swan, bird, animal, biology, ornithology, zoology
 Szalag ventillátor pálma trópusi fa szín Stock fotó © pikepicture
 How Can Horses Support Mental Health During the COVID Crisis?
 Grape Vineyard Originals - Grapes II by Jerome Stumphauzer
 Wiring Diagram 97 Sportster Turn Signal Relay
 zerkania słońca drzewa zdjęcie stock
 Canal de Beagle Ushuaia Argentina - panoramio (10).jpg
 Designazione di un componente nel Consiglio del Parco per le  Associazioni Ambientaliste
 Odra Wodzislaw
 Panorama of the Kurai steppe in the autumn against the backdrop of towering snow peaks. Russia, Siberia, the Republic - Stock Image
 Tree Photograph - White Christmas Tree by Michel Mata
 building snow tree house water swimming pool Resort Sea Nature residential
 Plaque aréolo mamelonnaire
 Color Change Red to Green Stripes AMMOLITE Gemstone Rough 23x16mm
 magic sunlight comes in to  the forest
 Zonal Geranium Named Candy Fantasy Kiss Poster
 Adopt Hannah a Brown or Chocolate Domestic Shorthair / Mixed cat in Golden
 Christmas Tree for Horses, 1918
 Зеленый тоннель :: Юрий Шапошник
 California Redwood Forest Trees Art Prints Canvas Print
━━━━
## About this task
Lines before the one containing "Adopt Hannah a" are to be left out; that line and every line after it through the end of the data should be copied exactly.

## Expected answer
 Adopt Hannah a Brown or Chocolate Domestic Shorthair / Mixed cat in Golden
 Christmas Tree for Horses, 1918
 Зеленый тоннель :: Юрий Шапошник
 California Redwood Forest Trees Art Prints Canvas Print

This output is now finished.